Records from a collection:
----------------------------------------

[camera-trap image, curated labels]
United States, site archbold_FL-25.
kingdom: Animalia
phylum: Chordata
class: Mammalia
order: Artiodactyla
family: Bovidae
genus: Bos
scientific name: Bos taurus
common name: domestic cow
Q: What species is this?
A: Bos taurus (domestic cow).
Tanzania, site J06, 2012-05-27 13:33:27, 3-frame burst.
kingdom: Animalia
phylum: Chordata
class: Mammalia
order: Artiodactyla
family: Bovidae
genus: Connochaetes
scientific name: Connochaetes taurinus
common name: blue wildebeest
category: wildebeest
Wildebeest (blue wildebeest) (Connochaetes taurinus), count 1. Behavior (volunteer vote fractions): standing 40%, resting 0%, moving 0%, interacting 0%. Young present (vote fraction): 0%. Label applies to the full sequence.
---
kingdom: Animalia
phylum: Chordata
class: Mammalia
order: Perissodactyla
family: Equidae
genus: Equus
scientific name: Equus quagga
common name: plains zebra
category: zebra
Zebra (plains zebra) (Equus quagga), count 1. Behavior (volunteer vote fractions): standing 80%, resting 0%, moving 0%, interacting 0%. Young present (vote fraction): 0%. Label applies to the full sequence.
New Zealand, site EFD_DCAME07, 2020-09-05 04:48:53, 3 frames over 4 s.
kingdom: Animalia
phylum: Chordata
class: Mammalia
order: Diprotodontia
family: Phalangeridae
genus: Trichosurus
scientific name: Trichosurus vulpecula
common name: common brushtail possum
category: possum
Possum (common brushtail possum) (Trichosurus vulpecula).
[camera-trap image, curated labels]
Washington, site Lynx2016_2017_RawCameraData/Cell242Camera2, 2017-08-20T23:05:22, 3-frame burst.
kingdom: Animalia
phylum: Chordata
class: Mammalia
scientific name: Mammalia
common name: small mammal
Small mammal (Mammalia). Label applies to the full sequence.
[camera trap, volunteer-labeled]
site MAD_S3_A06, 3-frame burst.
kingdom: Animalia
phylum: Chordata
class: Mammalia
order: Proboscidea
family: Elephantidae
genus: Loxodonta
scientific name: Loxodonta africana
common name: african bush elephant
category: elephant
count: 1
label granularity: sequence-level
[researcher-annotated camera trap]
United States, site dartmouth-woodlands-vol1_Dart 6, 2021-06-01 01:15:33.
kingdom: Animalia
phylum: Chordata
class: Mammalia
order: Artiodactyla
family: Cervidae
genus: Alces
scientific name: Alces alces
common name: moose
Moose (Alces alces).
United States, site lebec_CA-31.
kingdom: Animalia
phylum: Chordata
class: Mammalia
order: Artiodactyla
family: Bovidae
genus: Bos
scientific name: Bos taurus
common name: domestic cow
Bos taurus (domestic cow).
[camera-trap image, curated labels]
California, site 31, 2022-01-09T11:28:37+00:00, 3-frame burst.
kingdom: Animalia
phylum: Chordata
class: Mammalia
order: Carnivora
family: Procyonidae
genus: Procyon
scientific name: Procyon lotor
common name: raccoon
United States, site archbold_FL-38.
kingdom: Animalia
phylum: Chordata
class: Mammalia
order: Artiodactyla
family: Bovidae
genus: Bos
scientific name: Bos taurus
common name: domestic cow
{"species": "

----------------------------------------

• [ABOUT THIS TASK]: Print the records above again, every one, exactly as written.

• [THE COMPLETED TASK]:
[camera-trap image, curated labels]
United States, site archbold_FL-25.
kingdom: Animalia
phylum: Chordata
class: Mammalia
order: Artiodactyla
family: Bovidae
genus: Bos
scientific name: Bos taurus
common name: domestic cow
Q: What species is this?
A: Bos taurus (domestic cow).
Tanzania, site J06, 2012-05-27 13:33:27, 3-frame burst.
kingdom: Animalia
phylum: Chordata
class: Mammalia
order: Artiodactyla
family: Bovidae
genus: Connochaetes
scientific name: Connochaetes taurinus
common name: blue wildebeest
category: wildebeest
Wildebeest (blue wildebeest) (Connochaetes taurinus), count 1. Behavior (volunteer vote fractions): standing 40%, resting 0%, moving 0%, interacting 0%. Young present (vote fraction): 0%. Label applies to the full sequence.
---
kingdom: Animalia
phylum: Chordata
class: Mammalia
order: Perissodactyla
family: Equidae
genus: Equus
scientific name: Equus quagga
common name: plains zebra
category: zebra
Zebra (plains zebra) (Equus quagga), count 1. Behavior (volunteer vote fractions): standing 80%, resting 0%, moving 0%, interacting 0%. Young present (vote fraction): 0%. Label applies to the full sequence.
New Zealand, site EFD_DCAME07, 2020-09-05 04:48:53, 3 frames over 4 s.
kingdom: Animalia
phylum: Chordata
class: Mammalia
order: Diprotodontia
family: Phalangeridae
genus: Trichosurus
scientific name: Trichosurus vulpecula
common name: common brushtail possum
category: possum
Possum (common brushtail possum) (Trichosurus vulpecula).
[camera-trap image, curated labels]
Washington, site Lynx2016_2017_RawCameraData/Cell242Camera2, 2017-08-20T23:05:22, 3-frame burst.
kingdom: Animalia
phylum: Chordata
class: Mammalia
scientific name: Mammalia
common name: small mammal
Small mammal (Mammalia). Label applies to the full sequence.
[camera trap, volunteer-labeled]
site MAD_S3_A06, 3-frame burst.
kingdom: Animalia
phylum: Chordata
class: Mammalia
order: Proboscidea
family: Elephantidae
genus: Loxodonta
scientific name: Loxodonta africana
common name: african bush elephant
category: elephant
count: 1
label granularity: sequence-level
[researcher-annotated camera trap]
United States, site dartmouth-woodlands-vol1_Dart 6, 2021-06-01 01:15:33.
kingdom: Animalia
phylum: Chordata
class: Mammalia
order: Artiodactyla
family: Cervidae
genus: Alces
scientific name: Alces alces
common name: moose
Moose (Alces alces).
United States, site lebec_CA-31.
kingdom: Animalia
phylum: Chordata
class: Mammalia
order: Artiodactyla
family: Bovidae
genus: Bos
scientific name: Bos taurus
common name: domestic cow
Bos taurus (domestic cow).
[camera-trap image, curated labels]
California, site 31, 2022-01-09T11:28:37+00:00, 3-frame burst.
kingdom: Animalia
phylum: Chordata
class: Mammalia
order: Carnivora
family: Procyonidae
genus: Procyon
scientific name: Procyon lotor
common name: raccoon
United States, site archbold_FL-38.
kingdom: Animalia
phylum: Chordata
class: Mammalia
order: Artiodactyla
family: Bovidae
genus: Bos
scientific name: Bos taurus
common name: domestic cow
{"species": "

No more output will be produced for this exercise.